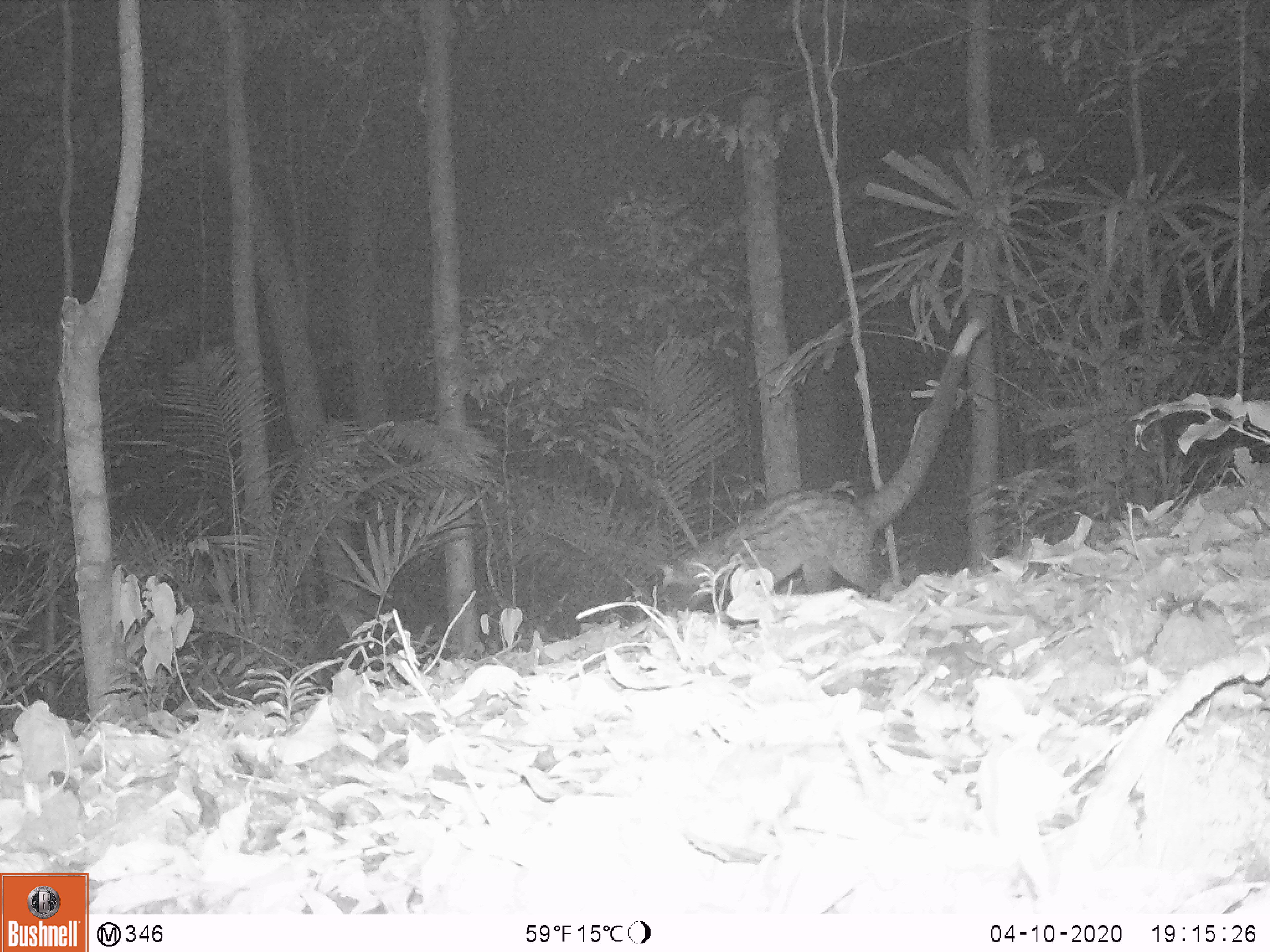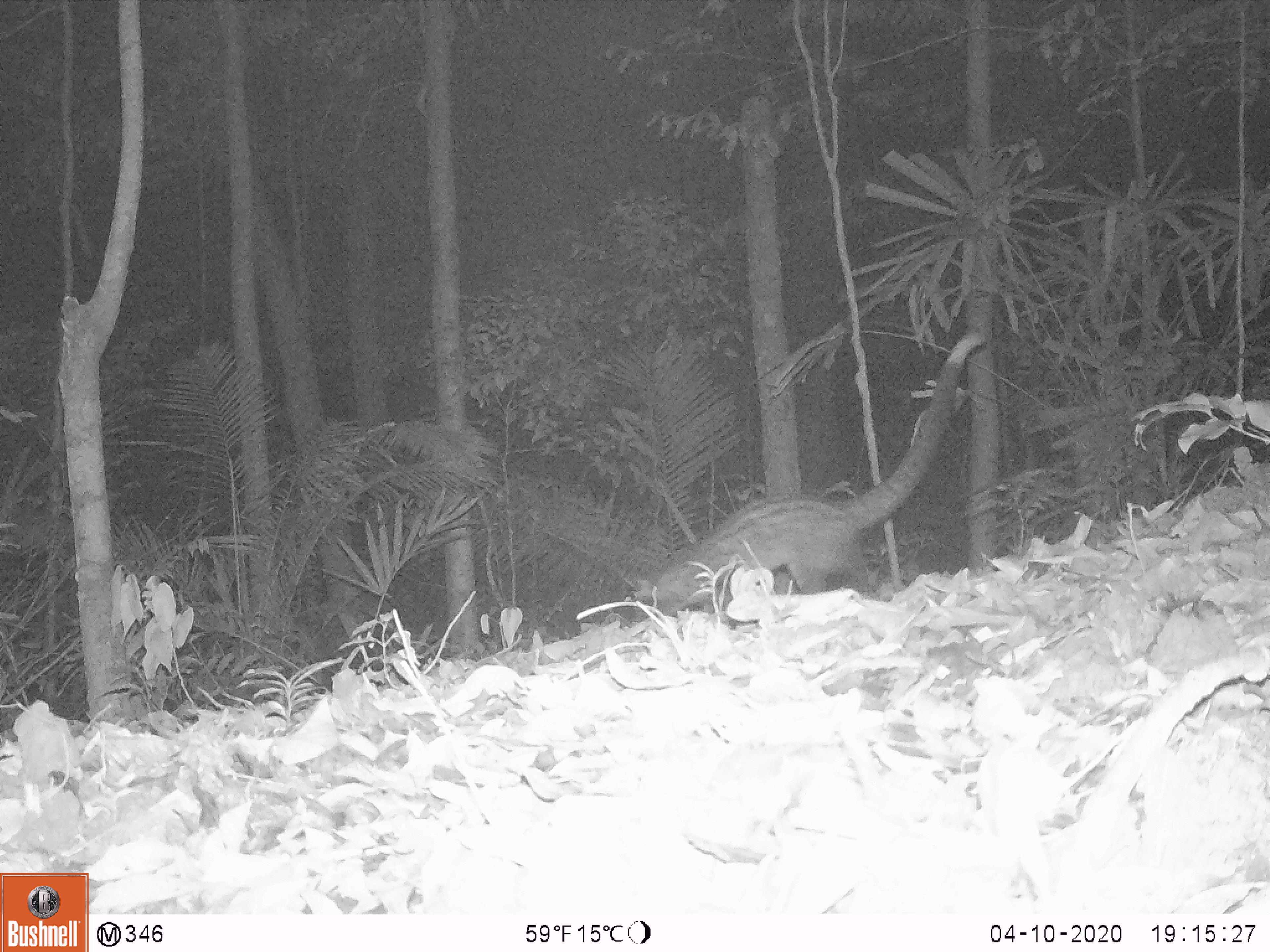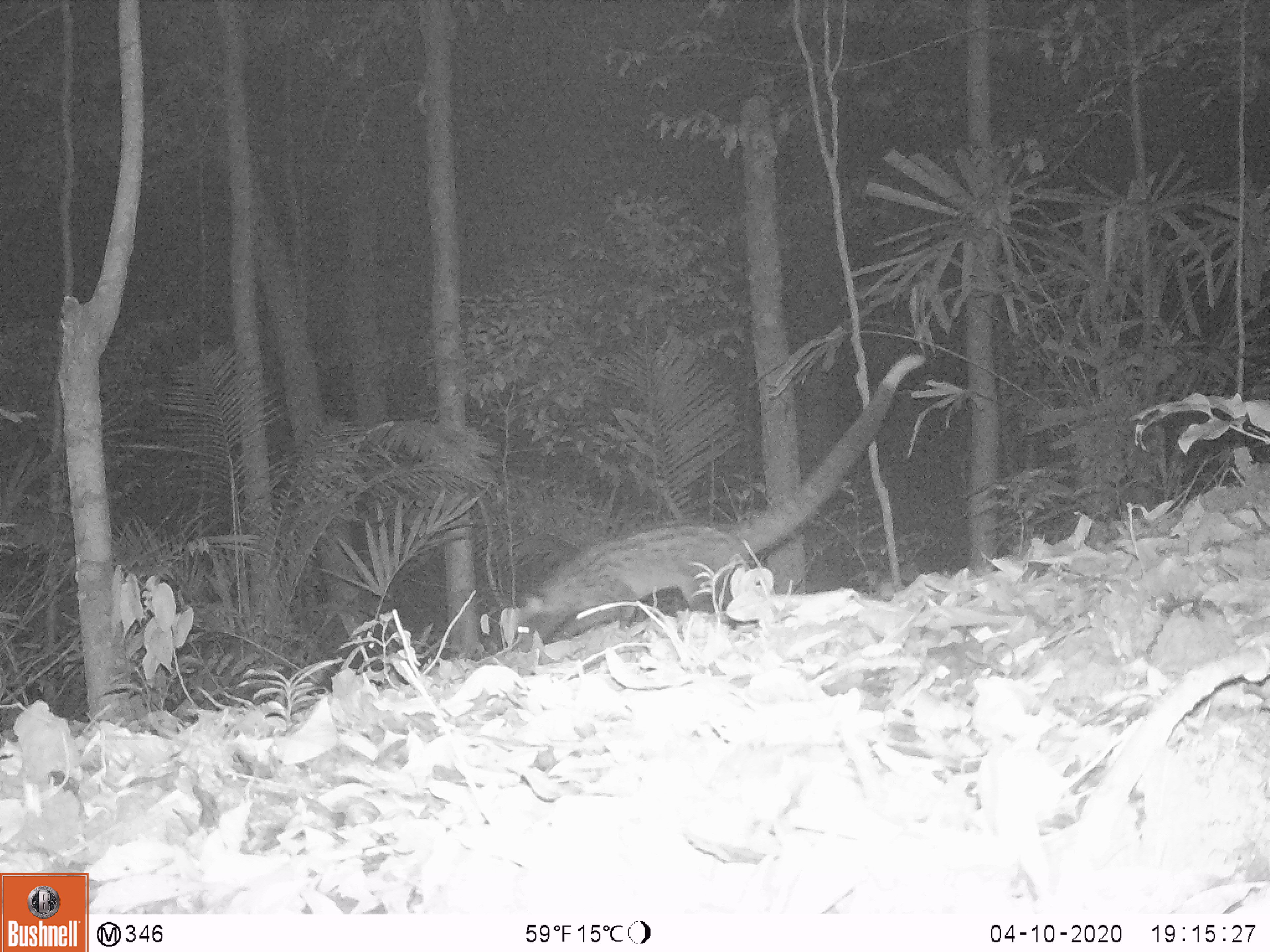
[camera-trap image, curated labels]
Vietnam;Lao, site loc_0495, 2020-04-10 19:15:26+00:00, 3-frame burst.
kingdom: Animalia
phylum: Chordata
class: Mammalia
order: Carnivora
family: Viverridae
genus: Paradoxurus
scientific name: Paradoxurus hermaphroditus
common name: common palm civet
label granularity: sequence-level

=-=-=-=-=

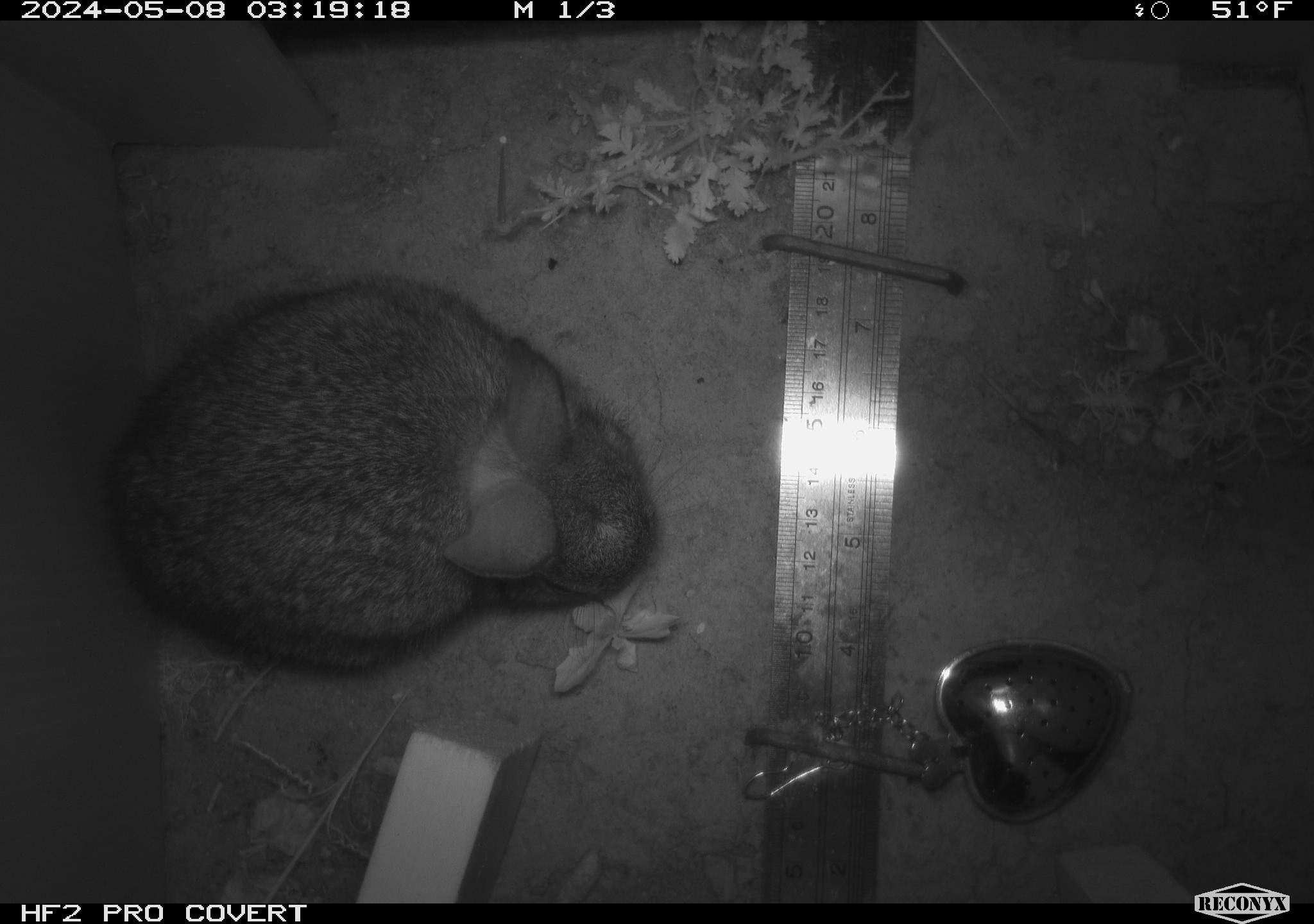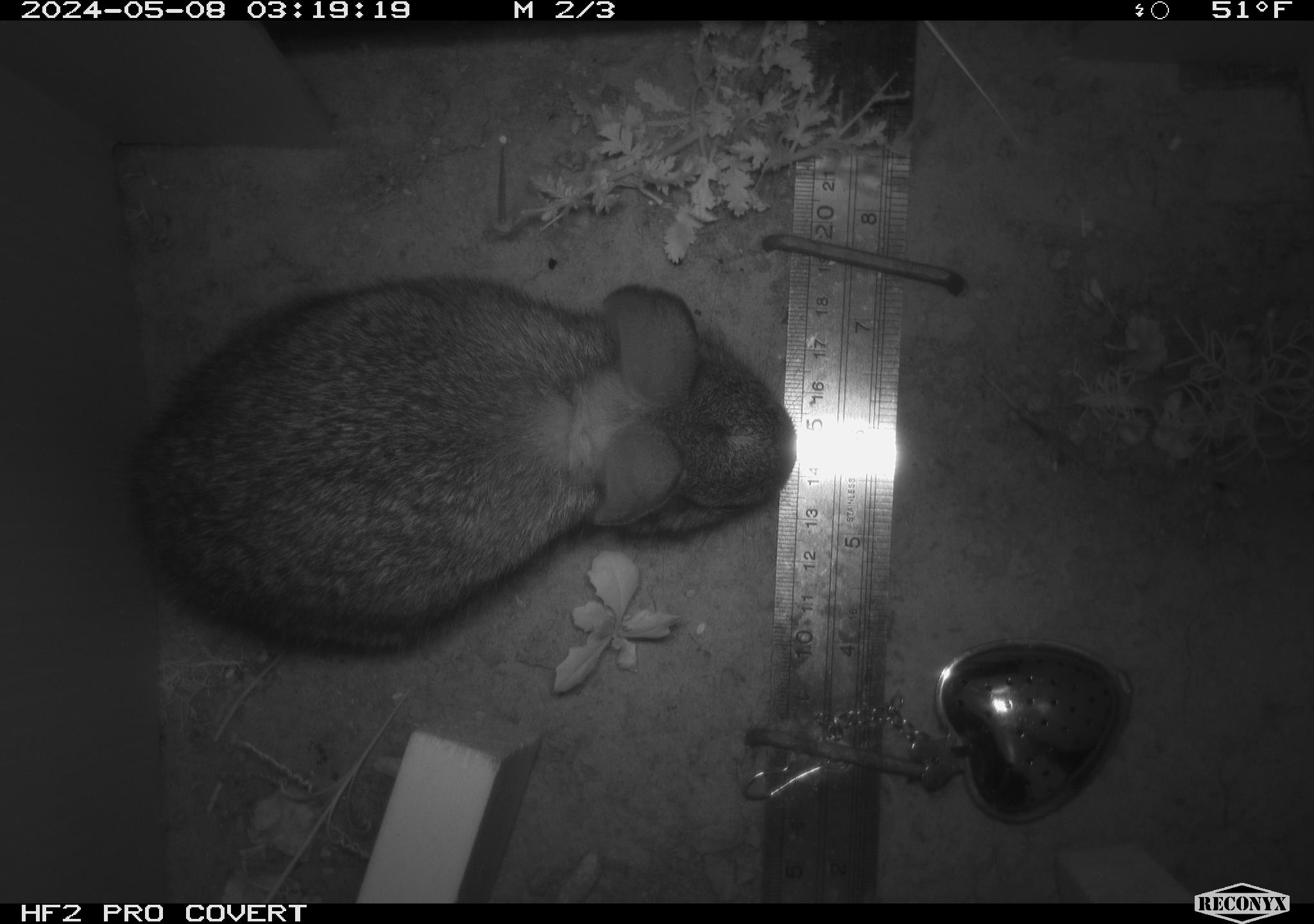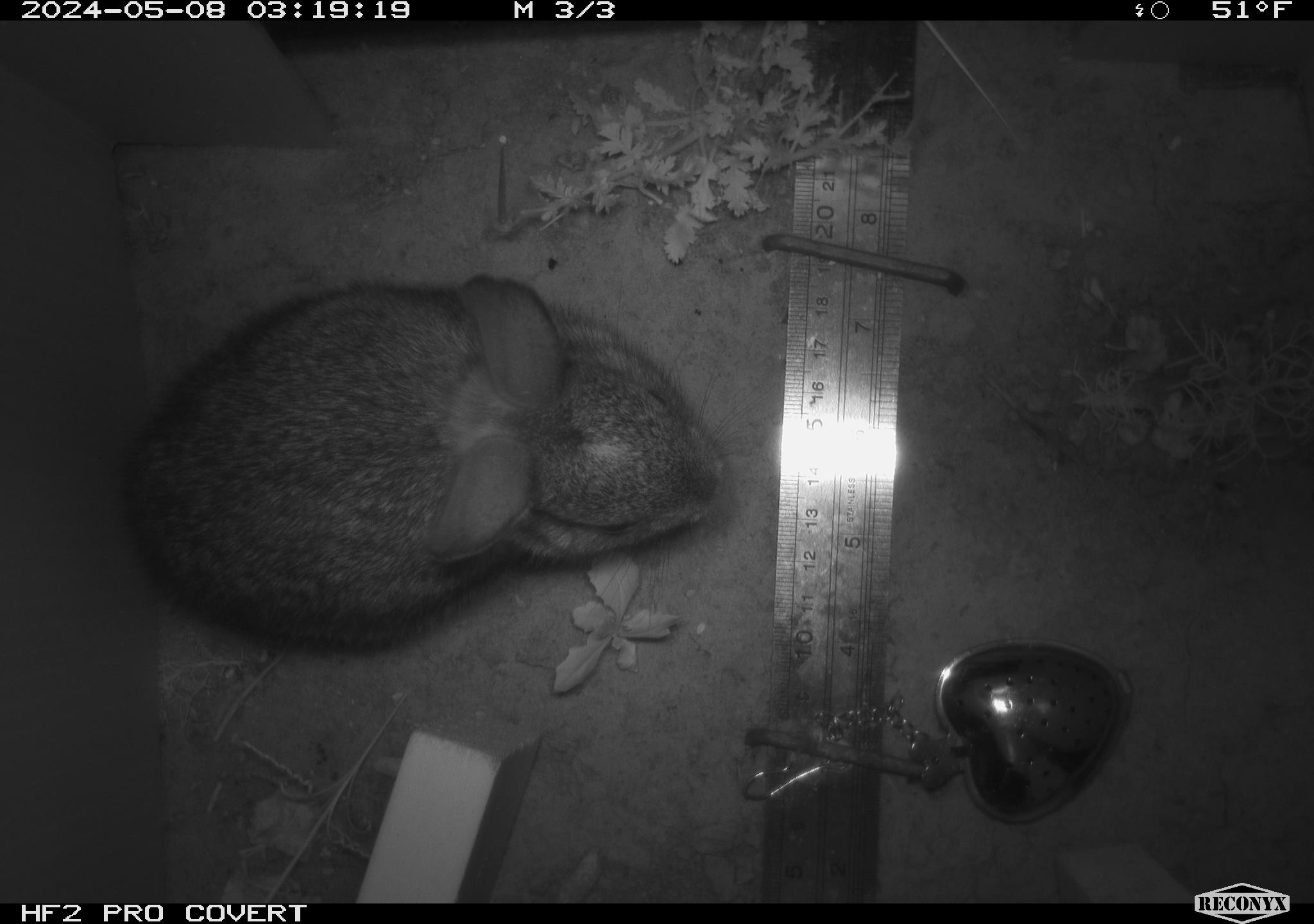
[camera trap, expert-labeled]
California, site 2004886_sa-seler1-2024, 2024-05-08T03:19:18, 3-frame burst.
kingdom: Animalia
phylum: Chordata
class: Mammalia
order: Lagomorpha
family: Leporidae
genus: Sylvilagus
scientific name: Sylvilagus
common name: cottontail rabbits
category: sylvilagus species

=-=-=-=-=

**EXERCISE DESCRIPTION:** Transcribe, exactly and without additions, the lines of the records above, beginning with the line that contains "[camera-trap image, curated labels]" and ending with the line that contains "label granularity: sequence-level", both included.

**EXERCISE RESPONSE:**
[camera-trap image, curated labels]
Vietnam;Lao, site loc_0495, 2020-04-10 19:15:26+00:00, 3-frame burst.
kingdom: Animalia
phylum: Chordata
class: Mammalia
order: Carnivora
family: Viverridae
genus: Paradoxurus
scientific name: Paradoxurus hermaphroditus
common name: common palm civet
label granularity: sequence-level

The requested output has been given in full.